━━━━━ INFORMATION PROVIDED
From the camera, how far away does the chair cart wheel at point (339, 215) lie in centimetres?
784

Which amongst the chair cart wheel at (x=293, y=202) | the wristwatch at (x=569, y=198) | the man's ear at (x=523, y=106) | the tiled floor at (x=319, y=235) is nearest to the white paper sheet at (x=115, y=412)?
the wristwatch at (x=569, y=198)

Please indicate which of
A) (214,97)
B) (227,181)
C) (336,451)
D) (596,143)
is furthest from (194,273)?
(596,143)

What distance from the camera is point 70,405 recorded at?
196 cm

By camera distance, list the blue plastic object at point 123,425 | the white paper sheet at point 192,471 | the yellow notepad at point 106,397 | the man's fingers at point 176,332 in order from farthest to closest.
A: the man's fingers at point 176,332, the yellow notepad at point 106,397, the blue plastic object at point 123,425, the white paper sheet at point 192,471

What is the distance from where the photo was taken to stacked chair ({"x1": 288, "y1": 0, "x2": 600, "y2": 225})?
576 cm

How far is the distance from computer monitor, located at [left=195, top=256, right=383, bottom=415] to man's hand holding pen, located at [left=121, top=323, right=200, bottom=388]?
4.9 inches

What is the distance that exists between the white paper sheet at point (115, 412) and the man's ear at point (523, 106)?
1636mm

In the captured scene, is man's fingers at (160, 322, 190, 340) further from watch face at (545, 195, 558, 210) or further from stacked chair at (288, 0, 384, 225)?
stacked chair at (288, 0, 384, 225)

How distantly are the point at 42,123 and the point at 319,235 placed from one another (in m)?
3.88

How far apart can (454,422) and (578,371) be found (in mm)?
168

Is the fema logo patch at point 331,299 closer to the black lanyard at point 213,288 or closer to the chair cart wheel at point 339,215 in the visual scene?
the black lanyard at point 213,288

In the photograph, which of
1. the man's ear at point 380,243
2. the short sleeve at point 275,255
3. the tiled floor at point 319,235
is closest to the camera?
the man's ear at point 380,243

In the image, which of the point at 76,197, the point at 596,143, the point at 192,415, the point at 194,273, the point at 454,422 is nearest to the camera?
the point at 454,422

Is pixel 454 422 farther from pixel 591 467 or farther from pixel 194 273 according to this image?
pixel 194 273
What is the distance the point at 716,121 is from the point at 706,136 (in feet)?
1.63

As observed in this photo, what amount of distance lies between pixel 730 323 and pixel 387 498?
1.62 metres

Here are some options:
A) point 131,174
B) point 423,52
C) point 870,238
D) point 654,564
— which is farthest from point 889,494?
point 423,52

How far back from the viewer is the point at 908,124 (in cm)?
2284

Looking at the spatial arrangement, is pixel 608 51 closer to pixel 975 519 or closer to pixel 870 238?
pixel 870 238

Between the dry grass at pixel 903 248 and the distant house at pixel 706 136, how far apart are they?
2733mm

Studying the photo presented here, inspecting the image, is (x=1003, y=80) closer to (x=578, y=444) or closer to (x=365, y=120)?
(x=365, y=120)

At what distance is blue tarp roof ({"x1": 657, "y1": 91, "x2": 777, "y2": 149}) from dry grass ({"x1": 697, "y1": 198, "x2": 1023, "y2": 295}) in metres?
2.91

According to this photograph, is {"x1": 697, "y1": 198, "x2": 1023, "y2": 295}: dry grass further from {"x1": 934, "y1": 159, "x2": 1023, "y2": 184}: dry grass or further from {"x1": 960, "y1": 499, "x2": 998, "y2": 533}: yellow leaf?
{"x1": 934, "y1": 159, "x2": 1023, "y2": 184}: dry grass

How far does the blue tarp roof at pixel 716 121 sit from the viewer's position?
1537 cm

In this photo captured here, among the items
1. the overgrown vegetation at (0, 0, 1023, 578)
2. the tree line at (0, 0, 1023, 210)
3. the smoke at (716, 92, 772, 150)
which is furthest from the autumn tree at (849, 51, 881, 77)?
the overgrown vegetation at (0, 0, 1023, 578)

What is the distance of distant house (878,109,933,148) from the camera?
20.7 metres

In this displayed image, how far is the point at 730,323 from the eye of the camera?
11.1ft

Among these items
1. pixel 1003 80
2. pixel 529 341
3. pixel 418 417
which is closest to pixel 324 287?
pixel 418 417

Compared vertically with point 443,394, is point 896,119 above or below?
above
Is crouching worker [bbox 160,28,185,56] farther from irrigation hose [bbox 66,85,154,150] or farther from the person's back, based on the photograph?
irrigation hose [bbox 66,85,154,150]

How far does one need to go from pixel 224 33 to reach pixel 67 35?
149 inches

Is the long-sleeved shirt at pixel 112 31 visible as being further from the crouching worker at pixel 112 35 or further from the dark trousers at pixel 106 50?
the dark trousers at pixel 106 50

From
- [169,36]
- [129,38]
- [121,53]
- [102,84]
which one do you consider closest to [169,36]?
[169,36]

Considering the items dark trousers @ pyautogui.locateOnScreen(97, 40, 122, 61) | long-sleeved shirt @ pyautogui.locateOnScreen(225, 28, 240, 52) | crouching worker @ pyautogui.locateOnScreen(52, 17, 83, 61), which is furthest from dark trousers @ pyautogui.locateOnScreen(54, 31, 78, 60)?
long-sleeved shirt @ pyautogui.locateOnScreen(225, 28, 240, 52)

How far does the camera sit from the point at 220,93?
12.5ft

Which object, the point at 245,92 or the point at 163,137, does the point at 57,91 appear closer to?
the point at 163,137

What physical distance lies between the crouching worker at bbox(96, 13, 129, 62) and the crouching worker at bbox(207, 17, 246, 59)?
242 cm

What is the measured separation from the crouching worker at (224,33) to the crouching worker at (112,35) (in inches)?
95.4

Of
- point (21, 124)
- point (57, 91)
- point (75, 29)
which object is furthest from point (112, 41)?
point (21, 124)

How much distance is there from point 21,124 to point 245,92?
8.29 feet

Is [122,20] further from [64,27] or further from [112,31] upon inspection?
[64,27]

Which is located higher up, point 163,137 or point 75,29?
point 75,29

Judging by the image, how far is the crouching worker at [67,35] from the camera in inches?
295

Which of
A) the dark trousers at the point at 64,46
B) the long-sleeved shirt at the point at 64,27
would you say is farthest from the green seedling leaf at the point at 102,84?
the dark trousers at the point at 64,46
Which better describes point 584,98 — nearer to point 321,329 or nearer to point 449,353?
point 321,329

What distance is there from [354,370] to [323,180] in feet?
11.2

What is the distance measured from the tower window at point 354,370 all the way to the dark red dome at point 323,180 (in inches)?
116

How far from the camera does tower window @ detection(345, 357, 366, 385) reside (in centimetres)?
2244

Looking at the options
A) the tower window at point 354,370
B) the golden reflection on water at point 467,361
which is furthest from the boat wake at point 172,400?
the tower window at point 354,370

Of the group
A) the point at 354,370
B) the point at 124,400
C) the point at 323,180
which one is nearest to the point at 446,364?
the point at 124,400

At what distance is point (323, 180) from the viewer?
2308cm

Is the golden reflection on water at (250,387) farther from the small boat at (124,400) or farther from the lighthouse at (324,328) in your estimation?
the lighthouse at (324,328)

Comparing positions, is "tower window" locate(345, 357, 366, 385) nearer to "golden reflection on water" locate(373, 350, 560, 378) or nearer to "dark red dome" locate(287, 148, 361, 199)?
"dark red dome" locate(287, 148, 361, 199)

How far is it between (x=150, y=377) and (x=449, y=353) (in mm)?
━━━━━━━━━━
Restate all of the entries exactly, please.

From the camera, how far away does the chair cart wheel at point (339, 215) lie in centimetres?
784

Which amongst the chair cart wheel at (x=293, y=202) | the wristwatch at (x=569, y=198) | the man's ear at (x=523, y=106) | the tiled floor at (x=319, y=235) is nearest to the white paper sheet at (x=115, y=412)?
the wristwatch at (x=569, y=198)

Please indicate which of
A) (214,97)
B) (227,181)
C) (336,451)
D) (596,143)
is furthest from (194,273)?
(596,143)

What distance from the camera is point 70,405 recorded at?
196 cm

By camera distance, list the blue plastic object at point 123,425 | the white paper sheet at point 192,471 | the yellow notepad at point 106,397 | the man's fingers at point 176,332 in order from farthest to closest.
A: the man's fingers at point 176,332, the yellow notepad at point 106,397, the blue plastic object at point 123,425, the white paper sheet at point 192,471

What is the distance from where the photo was taken to stacked chair ({"x1": 288, "y1": 0, "x2": 600, "y2": 225})?
576 cm

How far is the distance from computer monitor, located at [left=195, top=256, right=383, bottom=415] to man's hand holding pen, located at [left=121, top=323, right=200, bottom=388]?
4.9 inches

What is the distance that exists between the white paper sheet at point (115, 412) and the man's ear at point (523, 106)?
1636mm

In the captured scene, is man's fingers at (160, 322, 190, 340) further from watch face at (545, 195, 558, 210) or further from stacked chair at (288, 0, 384, 225)?
stacked chair at (288, 0, 384, 225)

How distantly are the point at 42,123 and the point at 319,235 placed from one another (in m)?
3.88

How far apart can (454,422) and (578,371) be found (in mm)?
168

Is the fema logo patch at point 331,299 closer to the black lanyard at point 213,288 or closer to the chair cart wheel at point 339,215 in the visual scene?
the black lanyard at point 213,288

In the photograph, which of
1. the man's ear at point 380,243
2. the short sleeve at point 275,255
3. the tiled floor at point 319,235
is closest to the camera?
the man's ear at point 380,243

In the image, which of the point at 76,197, the point at 596,143, the point at 192,415, the point at 194,273, the point at 454,422 is nearest to the camera?
the point at 454,422

Is pixel 454 422 farther from pixel 591 467 or farther from pixel 194 273 according to this image?
pixel 194 273
What is the distance the point at 716,121 is from the point at 706,136 (in feet)?
1.63

As observed in this photo, what amount of distance lies between pixel 730 323 and pixel 387 498?
1.62 metres

Here are some options:
A) point 131,174
B) point 423,52
C) point 870,238
D) point 654,564
— which is farthest from point 889,494?
point 423,52

How far back from the viewer is the point at 908,124 (in cm)?
2284

Looking at the spatial arrangement, is pixel 608 51 closer to pixel 975 519 or closer to pixel 870 238?
pixel 870 238

Between the dry grass at pixel 903 248 and the distant house at pixel 706 136, how far apart are they?
2733mm

Studying the photo presented here, inspecting the image, is (x=1003, y=80) closer to (x=578, y=444) or closer to (x=365, y=120)?
(x=365, y=120)

At what distance is blue tarp roof ({"x1": 657, "y1": 91, "x2": 777, "y2": 149}) from dry grass ({"x1": 697, "y1": 198, "x2": 1023, "y2": 295}) in metres?
2.91

According to this photograph, is {"x1": 697, "y1": 198, "x2": 1023, "y2": 295}: dry grass further from {"x1": 934, "y1": 159, "x2": 1023, "y2": 184}: dry grass or further from {"x1": 960, "y1": 499, "x2": 998, "y2": 533}: yellow leaf?
{"x1": 934, "y1": 159, "x2": 1023, "y2": 184}: dry grass

How far does the blue tarp roof at pixel 716 121 sit from the viewer's position?
1537 cm

In this photo captured here, among the items
1. the overgrown vegetation at (0, 0, 1023, 578)
2. the tree line at (0, 0, 1023, 210)
3. the smoke at (716, 92, 772, 150)
which is furthest from the autumn tree at (849, 51, 881, 77)?
the overgrown vegetation at (0, 0, 1023, 578)

What is the distance of distant house (878,109,933,148) from the camera?
20.7 metres

In this displayed image, how far is the point at 730,323 from the eye of the camera?
11.1ft

Among these items
1. pixel 1003 80
2. pixel 529 341
3. pixel 418 417
which is closest to pixel 324 287?
pixel 418 417

Compared vertically with point 443,394, is point 896,119 above or below?
above
Is crouching worker [bbox 160,28,185,56] farther from irrigation hose [bbox 66,85,154,150] or farther from the person's back, based on the photograph?
irrigation hose [bbox 66,85,154,150]

How far does one need to go from pixel 224 33 to reach pixel 67 35?
149 inches

Is the long-sleeved shirt at pixel 112 31 visible as being further from the crouching worker at pixel 112 35 or further from the dark trousers at pixel 106 50?
the dark trousers at pixel 106 50

From
- [169,36]
- [129,38]
- [121,53]
- [102,84]
which one do you consider closest to [169,36]?
[169,36]

Considering the items dark trousers @ pyautogui.locateOnScreen(97, 40, 122, 61) | long-sleeved shirt @ pyautogui.locateOnScreen(225, 28, 240, 52) | crouching worker @ pyautogui.locateOnScreen(52, 17, 83, 61), which is furthest from dark trousers @ pyautogui.locateOnScreen(54, 31, 78, 60)?
long-sleeved shirt @ pyautogui.locateOnScreen(225, 28, 240, 52)

How far does the camera sit from the point at 220,93?
12.5ft

Which object, the point at 245,92 or the point at 163,137, does the point at 57,91 appear closer to?
the point at 163,137

What physical distance lies between the crouching worker at bbox(96, 13, 129, 62) and the crouching worker at bbox(207, 17, 246, 59)?
242 cm

What is the measured separation from the crouching worker at (224,33) to the crouching worker at (112,35) (in inches)?
95.4

Of
- point (21, 124)
- point (57, 91)
- point (75, 29)
which object is furthest from point (112, 41)?
point (21, 124)

How much distance is there from point 21,124 to point 245,92?
8.29 feet

Is [122,20] further from [64,27] or further from [112,31] upon inspection?
[64,27]

Which is located higher up, point 163,137 or point 75,29?
point 75,29

Judging by the image, how far is the crouching worker at [67,35] from the camera in inches?
295

Which of
A) the dark trousers at the point at 64,46
B) the long-sleeved shirt at the point at 64,27
would you say is farthest from the green seedling leaf at the point at 102,84?
the dark trousers at the point at 64,46
Which better describes point 584,98 — nearer to point 321,329 or nearer to point 449,353?
point 321,329

What distance is there from [354,370] to [323,180] in feet?
11.2

What is the distance measured from the tower window at point 354,370 all the way to the dark red dome at point 323,180 (in inches)?
116

How far from the camera does tower window @ detection(345, 357, 366, 385) reside (in centimetres)?
2244

Looking at the options
A) the tower window at point 354,370
B) the golden reflection on water at point 467,361
which is furthest from the boat wake at point 172,400?
the tower window at point 354,370

Of the group
A) the point at 354,370
B) the point at 124,400
C) the point at 323,180
which one is nearest to the point at 446,364?
the point at 124,400

At what distance is point (323, 180) from the viewer?
2308cm

Is the golden reflection on water at (250,387) farther from the small boat at (124,400) or farther from the lighthouse at (324,328) in your estimation?
the lighthouse at (324,328)

Comparing positions, is "tower window" locate(345, 357, 366, 385) nearer to "golden reflection on water" locate(373, 350, 560, 378) or nearer to "dark red dome" locate(287, 148, 361, 199)?
"dark red dome" locate(287, 148, 361, 199)

How far is it between (x=150, y=377) and (x=449, y=353) (in mm)?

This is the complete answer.